Costco's enterprise agentic AI platform decomposes into five capability layers. Each is an architectural concern, with its own ownership, technology decisions, and governance posture.

Layer 1

AI Strategy & Tech Business Mgmt

Establishes AI technology strategy and standards
Governs investments and organizational behavior
Ensures alignment with priorities and responsible behaviors

Layer 2

AI Platform

Shared enterprise platform supplying core orchestration, tooling, integration
Technical governance and operational services for AI agents
The substrate every team builds on

Layer 3

Data & Analytics

Delivers and governs high-quality, trusted data to power AI agents
Provides data and analytics capabilities that inform AI strategy
Continuously shapes the enterprise direction

Layer 4

Solution Delivery & Management

Designs, delivers, and manages AI use cases end-to-end
Ensures solutions are built, deployed, and continuously improved
Delivers measurable business value

Layer 5

Infrastructure, Operations & Security

Resilient, secure, and optimized cloud and infrastructure services
Continuously runs AI solutions responsibly across the enterprise
The runway under everything

Fig 8. The five layers. Strategy at the top sets direction; the platform layer is the substrate every team builds on; data feeds it; solutions ride on it; infrastructure runs underneath. The two purple-highlighted layers are the ones the deck treats as bookends.

06

Now the parts list — Level 3 capabilities, by domain.

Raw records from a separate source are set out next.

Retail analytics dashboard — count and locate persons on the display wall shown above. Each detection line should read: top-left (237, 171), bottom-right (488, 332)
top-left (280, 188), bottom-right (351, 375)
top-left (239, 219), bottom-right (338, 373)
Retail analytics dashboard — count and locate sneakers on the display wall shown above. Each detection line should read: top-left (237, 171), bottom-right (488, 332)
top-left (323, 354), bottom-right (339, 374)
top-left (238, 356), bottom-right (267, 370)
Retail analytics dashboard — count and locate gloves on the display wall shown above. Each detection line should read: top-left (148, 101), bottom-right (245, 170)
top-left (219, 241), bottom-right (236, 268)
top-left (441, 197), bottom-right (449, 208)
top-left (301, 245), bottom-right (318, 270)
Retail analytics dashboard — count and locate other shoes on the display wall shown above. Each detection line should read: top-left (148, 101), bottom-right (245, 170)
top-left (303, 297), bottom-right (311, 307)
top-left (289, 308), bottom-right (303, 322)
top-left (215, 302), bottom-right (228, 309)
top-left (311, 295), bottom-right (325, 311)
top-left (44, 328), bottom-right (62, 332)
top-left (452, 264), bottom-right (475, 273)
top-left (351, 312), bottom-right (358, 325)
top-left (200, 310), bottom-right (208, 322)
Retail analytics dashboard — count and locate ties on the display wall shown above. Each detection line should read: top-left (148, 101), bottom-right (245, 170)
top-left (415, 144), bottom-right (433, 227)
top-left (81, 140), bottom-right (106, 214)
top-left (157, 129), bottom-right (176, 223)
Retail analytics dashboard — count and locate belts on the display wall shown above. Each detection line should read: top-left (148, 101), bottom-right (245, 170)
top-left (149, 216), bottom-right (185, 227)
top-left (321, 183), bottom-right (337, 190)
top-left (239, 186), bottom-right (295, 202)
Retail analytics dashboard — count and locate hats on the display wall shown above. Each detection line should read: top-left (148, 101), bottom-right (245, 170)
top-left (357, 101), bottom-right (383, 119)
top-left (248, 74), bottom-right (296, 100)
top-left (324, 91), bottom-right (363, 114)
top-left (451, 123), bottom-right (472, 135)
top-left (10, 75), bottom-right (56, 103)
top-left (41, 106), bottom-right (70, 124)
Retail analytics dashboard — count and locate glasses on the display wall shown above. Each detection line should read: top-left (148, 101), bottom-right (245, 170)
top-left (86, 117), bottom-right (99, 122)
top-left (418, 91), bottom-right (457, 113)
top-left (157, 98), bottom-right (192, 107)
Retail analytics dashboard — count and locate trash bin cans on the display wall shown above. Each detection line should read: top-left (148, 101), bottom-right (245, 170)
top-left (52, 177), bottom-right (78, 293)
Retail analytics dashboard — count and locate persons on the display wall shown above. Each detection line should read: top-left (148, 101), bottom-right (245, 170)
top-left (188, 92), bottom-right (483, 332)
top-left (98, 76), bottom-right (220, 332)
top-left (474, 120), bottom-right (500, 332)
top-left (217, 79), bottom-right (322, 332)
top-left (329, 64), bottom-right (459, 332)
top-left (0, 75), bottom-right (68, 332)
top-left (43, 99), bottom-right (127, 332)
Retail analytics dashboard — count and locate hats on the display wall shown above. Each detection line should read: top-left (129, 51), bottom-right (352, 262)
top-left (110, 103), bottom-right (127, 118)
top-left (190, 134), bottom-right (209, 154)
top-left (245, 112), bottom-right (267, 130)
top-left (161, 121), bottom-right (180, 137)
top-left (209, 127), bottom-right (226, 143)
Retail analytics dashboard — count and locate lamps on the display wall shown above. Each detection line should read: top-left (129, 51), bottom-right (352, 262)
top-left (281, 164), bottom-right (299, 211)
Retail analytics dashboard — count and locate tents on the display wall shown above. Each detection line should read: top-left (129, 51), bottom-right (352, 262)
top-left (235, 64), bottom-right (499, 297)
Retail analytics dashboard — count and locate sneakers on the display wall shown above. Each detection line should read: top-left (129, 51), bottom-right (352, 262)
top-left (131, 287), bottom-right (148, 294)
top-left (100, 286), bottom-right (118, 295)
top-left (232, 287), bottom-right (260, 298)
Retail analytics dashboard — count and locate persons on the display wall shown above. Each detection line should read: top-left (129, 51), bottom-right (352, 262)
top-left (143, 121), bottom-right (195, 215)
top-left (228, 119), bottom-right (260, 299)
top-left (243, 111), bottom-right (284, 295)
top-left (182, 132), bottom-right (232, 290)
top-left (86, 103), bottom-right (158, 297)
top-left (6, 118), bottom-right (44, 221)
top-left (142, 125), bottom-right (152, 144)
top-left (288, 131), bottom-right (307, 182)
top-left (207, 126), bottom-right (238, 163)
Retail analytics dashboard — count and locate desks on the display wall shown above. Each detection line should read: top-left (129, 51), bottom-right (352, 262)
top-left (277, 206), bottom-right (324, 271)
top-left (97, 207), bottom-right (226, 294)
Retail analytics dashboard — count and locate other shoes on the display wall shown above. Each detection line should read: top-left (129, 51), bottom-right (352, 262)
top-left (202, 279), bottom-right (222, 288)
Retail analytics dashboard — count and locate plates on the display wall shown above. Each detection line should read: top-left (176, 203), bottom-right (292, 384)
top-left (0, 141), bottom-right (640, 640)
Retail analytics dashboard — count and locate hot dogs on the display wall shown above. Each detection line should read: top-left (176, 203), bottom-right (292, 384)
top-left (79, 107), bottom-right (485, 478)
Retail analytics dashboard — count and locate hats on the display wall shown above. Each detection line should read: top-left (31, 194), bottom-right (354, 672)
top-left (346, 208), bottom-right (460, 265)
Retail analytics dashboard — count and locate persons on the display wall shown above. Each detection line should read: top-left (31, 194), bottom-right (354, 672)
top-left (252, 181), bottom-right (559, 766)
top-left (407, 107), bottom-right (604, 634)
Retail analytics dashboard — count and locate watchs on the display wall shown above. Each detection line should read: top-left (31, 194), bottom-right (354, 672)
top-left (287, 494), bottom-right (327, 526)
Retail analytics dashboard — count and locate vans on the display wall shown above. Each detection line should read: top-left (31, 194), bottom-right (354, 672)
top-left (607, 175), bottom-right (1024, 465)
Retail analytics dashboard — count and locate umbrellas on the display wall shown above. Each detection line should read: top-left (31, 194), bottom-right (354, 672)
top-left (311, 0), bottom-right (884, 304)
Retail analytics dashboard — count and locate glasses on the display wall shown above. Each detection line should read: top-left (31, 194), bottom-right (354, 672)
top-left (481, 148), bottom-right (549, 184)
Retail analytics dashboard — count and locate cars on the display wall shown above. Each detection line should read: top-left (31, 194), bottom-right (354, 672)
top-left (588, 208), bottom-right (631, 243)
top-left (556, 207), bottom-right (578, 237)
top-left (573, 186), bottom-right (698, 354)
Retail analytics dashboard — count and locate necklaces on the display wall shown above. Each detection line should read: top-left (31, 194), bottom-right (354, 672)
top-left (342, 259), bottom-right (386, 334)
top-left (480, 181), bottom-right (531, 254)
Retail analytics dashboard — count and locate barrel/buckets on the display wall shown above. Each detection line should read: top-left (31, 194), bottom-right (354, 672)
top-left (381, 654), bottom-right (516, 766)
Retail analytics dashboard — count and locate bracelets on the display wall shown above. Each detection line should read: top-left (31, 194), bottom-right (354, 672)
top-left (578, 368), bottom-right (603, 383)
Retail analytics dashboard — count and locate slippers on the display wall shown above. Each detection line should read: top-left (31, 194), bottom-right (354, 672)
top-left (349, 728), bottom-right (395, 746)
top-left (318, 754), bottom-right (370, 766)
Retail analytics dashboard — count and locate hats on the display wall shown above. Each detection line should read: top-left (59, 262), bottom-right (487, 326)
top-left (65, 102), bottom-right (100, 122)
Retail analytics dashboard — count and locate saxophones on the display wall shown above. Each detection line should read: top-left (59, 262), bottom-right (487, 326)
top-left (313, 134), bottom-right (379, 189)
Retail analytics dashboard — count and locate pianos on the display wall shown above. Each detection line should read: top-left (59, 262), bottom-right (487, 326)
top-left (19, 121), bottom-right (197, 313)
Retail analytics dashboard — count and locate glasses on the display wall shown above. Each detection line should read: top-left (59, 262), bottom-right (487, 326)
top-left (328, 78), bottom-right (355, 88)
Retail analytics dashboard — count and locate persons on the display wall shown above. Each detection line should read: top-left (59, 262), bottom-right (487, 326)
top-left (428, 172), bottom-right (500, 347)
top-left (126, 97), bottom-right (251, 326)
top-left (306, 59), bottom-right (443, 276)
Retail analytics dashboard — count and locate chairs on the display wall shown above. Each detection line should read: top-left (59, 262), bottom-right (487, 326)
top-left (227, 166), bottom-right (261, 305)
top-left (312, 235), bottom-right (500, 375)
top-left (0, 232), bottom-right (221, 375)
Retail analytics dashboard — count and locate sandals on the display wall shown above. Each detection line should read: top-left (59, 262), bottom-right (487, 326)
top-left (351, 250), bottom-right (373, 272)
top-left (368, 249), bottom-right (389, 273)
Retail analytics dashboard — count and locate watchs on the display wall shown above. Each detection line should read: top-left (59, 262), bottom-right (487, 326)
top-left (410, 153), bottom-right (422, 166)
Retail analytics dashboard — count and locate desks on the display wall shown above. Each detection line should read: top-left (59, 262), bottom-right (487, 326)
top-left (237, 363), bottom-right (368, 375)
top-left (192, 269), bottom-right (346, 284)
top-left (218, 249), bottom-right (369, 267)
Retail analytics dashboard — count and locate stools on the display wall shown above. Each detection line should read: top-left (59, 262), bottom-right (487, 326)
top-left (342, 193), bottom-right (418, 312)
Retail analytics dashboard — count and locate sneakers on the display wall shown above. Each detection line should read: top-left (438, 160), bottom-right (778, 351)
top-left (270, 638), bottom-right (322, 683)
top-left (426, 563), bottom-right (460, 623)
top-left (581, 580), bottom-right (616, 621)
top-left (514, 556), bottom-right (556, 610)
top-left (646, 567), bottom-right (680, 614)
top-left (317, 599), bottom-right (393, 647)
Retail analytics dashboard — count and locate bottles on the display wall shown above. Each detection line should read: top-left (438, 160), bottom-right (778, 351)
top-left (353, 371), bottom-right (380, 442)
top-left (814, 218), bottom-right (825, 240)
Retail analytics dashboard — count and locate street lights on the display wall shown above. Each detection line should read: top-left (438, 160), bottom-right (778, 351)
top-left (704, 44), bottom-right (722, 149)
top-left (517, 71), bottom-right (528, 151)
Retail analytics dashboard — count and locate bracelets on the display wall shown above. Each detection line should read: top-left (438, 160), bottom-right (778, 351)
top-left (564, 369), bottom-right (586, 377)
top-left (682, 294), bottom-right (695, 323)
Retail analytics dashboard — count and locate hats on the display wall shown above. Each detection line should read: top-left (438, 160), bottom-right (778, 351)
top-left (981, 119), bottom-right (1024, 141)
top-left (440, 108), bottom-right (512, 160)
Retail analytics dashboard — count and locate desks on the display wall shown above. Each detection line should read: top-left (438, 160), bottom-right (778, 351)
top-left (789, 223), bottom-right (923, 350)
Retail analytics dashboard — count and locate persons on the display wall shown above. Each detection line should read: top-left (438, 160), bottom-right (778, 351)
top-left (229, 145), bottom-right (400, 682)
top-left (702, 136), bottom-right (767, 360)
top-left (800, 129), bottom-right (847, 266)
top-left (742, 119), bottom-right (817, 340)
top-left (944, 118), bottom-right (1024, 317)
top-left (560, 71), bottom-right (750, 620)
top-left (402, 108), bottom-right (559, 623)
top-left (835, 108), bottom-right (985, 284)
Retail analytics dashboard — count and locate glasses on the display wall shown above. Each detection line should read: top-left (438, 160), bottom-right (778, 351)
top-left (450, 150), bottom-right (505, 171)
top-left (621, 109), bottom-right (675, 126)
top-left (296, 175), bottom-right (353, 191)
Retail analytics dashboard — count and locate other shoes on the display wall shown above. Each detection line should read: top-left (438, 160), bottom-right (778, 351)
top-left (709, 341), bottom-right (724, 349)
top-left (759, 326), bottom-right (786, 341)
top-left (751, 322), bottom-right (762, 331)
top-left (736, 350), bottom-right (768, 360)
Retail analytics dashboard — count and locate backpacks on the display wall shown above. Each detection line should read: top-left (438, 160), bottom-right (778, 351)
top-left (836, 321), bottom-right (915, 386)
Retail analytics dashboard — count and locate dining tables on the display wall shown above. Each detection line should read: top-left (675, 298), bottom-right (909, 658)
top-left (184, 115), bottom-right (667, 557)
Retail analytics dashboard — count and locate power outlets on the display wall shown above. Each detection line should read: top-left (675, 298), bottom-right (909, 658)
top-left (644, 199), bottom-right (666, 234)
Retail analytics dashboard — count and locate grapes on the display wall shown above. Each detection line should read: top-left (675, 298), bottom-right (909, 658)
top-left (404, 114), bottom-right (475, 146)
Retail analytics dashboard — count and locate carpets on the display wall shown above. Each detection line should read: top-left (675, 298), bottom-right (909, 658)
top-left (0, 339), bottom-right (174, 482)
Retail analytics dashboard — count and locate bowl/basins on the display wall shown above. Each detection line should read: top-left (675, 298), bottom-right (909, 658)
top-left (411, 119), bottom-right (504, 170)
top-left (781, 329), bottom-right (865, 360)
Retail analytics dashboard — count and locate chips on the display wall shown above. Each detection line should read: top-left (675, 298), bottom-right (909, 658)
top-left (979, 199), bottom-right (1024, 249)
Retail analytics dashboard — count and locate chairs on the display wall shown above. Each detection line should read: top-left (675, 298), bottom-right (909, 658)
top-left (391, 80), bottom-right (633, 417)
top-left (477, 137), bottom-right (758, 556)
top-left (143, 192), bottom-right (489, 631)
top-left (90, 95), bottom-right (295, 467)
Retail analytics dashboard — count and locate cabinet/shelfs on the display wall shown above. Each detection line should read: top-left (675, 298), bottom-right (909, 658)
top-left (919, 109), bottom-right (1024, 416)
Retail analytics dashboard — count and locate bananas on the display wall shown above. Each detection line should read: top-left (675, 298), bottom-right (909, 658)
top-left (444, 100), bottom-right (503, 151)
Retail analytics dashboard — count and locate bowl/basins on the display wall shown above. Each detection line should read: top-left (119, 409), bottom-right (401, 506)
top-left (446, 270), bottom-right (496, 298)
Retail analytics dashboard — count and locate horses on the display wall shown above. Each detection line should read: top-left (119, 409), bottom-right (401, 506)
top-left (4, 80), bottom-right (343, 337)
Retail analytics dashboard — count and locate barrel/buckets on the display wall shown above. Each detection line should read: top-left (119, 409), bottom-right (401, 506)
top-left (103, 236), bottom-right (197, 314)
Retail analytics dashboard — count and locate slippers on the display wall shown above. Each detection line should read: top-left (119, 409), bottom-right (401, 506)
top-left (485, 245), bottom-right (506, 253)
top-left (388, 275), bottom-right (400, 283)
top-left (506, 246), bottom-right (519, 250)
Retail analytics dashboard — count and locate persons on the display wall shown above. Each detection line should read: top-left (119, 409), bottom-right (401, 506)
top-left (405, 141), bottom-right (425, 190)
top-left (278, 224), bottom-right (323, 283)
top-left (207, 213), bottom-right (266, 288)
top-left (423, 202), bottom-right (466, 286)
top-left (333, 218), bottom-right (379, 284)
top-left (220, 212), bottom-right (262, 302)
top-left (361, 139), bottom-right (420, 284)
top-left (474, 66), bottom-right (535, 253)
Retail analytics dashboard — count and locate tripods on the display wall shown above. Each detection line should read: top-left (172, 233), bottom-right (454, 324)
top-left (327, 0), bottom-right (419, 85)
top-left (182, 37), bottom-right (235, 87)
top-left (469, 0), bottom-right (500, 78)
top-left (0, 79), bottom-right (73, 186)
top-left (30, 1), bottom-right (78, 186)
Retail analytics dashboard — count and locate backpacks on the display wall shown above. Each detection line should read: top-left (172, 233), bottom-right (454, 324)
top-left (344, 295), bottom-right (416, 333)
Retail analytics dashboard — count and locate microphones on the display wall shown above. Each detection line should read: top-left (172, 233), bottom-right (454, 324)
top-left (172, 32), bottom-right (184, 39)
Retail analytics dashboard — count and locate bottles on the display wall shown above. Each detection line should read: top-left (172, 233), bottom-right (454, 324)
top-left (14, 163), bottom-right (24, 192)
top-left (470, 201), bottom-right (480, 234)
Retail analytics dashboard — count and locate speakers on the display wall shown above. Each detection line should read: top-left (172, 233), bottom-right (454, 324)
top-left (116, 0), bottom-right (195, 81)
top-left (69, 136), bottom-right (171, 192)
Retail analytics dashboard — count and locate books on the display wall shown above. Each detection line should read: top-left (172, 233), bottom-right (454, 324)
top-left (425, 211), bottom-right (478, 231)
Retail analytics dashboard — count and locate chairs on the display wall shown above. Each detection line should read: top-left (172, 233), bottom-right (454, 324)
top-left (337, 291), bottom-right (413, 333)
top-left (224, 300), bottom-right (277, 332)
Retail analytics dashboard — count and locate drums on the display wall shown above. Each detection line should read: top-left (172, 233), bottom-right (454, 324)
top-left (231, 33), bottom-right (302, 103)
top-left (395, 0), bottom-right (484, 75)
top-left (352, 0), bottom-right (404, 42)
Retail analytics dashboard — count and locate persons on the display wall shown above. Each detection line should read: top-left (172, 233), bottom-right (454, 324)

Drilling down: the platform's seven internal domains and the specific Level 3 capabilities each one ships. An asterisk-marked existing capability means it lives in Costco's estate today and will need enhancements during use-case enablement.

Domain	Level 3 capabilities
Cloud & Infrastructure	Server / Container (Agent Run Time) · Cost Control (Tagging, Budgets, Alerts) · Observability (Telemetry) · Identity & Access Management · Network Management (VPC, Subnets, Routes) · API Management · Standards & Policy Management (NIST Controls) · Vulnerability Management
Data	Enterprise Data Governance (Data Catalog) · Analytical Data Stores · Operational Data Stores (Near & Real-time Data Products) · Object Storage · Data Security Management (Masking, Encryption) · Data Integration Management (ETL, Pub/Sub, CDC)
Knowledge	Knowledge Ingestion (semi-structured, unstructured, structured) · Knowledge Retrieval (retrieval strategies) · Knowledge Synthesis (synthetic data generation) · Metadata Management · Taxonomy Management · Ontology Management · Knowledge Graph (KG creation using taxonomy + ontology) · Vector Stores (embedding persistence)
Model	Model Registry (approved foundation models) · Model Fine-Tuning (domain adaptation) · Model Benchmarking (right-fit per use case) · Model Security (Guardrails, Content Filter)
Agent	Agent Orchestration (no-code, low-code, pro-code) · Agent Explainability (activity & token consumption tracking) · Agent Memory · Prompt Registry · Agent Tools and Protocols (MCP, A2A, connectors)
Agent Governance	Agent Certification (1P + 3P) · Agent Evaluation (LLM as judge, statistical metrics) · Human Feedback (thumbs up/down, structured) · Agent Security (identity, data, tool controls) · Agent Registry (1P + 3P)
AI Operations	Experimentation (build, deploy, monitor) · Serving (ML inferencing) · Agent Deploy · Agent Observability (Model, Application, Agent, Prompts, Ingestion pipelines) · Agent Improvement (feedback integration) · AI Gateway (Model, Agent) · MCP Gateway (Tools)

07

The technology decisions — GCP first, but not GCP only.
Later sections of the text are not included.